Spanning the last thirty years, the exhibition explores a wide variety
of social, political, and cultural issues including gender- and race-related
rights, sexuality, AIDS, queer politics, reproduction politics, censorship
and the arts, war, public housing, and animal rights. Moffett writes:
The political poster, as an art form, is the giant equivalent of
the greeting card. It floats weightlessly above (or below) academic
ritual, rigor, or training. It mocks conservation and archival ambition
and sluts around as ephemera. It has no market muscle. It is
greased by hyperbole and can reek of sentiment. But, unlike the personal
scale and 1-on-1 format of a Hallmark card, the poster is made for a crowd.
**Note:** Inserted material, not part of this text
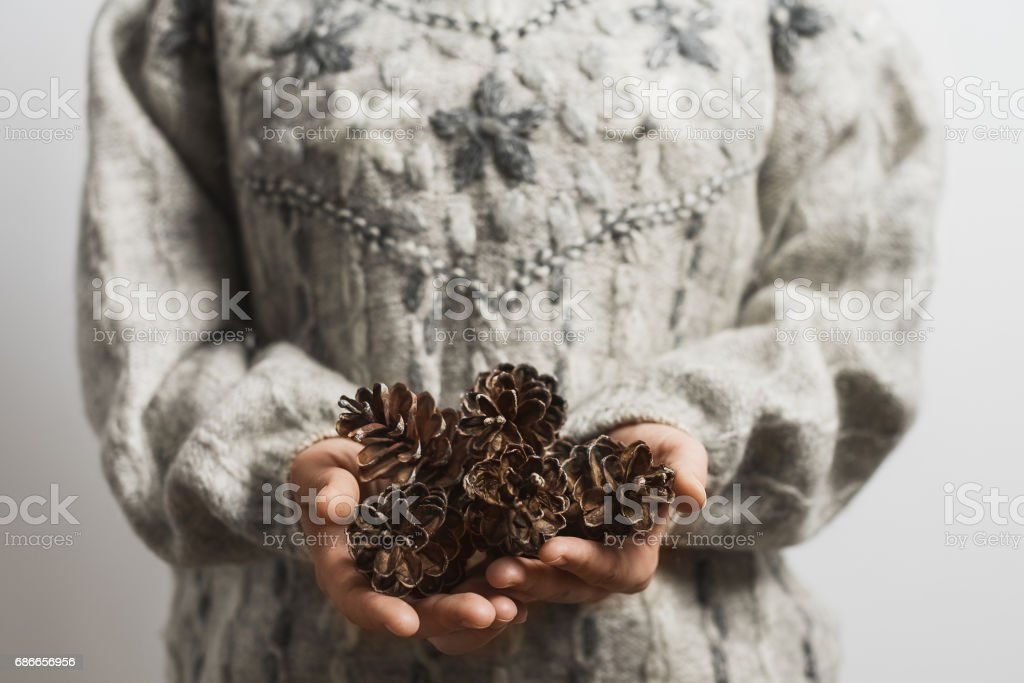 Hipster looking person wearing sweater holds pine cones stock photo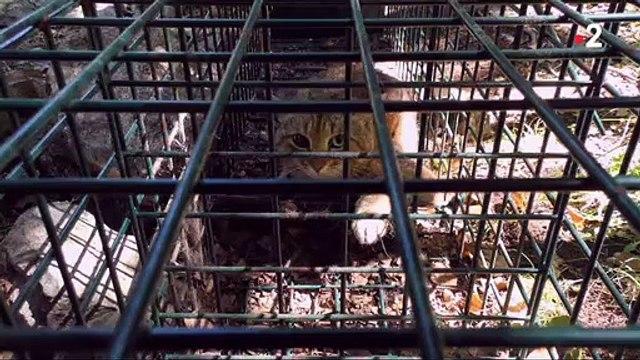 Le «chat-renard», est une nouvelle espèce de félin recensée et découverte en Corse.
Unlike the intimate whisper of a card, it strips for the back row.
Reckless and cheap, it is the grand pedestrian slate for deep emotions
and, most unlike its dime store midget cousin, the fierce place of politics.
In WACK-O, the political poster stands as a firewall between political
camps--isolating both, defining the factions, and leveling or neutralizing
the inevitable balance of power. The organizational logic is simple;
either the poster flaunts a seemingly extreme posture (e.g. Fierce Pussy's
"Read My Lips" and Bob Flanagan's "Fight Sickness with Sickness"), or it
acts out in self-defense against a perceived extremism (e.g. Barbara Kruger's
"Your Body is a Battleground" or Bethany John's "Keep Your Rosaries Off
My Ovaries"). In this teetering pack of humorists, satirists, libertarians,
malcontents, and bullies, "extreme" is exposed as subjective, fluid, unstable,
unpredictable, and--like us--is vulnerable to fickle fate and time.
"Extreme" like "beautiful" depends on your mood or your morals or your
politics.
WACK-O is All-American: in its issues, its challenges, and maybe
most tellingly, its comfort with the very radical notion of free speech.
Born or adopted into this constitutional right, the participants (including
the viewers) will flex their entitlement, occasionally trample civility,
and in the process test and re-test this stubbornly democratic and artful
principle.
Although wounded by higher-tech forms of free speech, as the voice
of the people drifts to public-access cable TV and the global interment
"chat room," the political poster won't be stopped. It will forever
be the soapbox whore to every pathetic economy and penny ante photo copyist.
With the twisted precision of a tax form, it will perennially commandeer
your space--sapping or fortifying your strength, stomping or stroking your
ego, fingering your fears, messing with your assumptions--all in the name
of freedom.
Welcome to the fray.
The exhibition includes work by ACT
UP, Robbie Conal, Gran Fury, Keith Haring, Jenny Holzer, Les Levine,
Sister Corita Kent, Marlene McCarty, the Negro Art Collective, and others.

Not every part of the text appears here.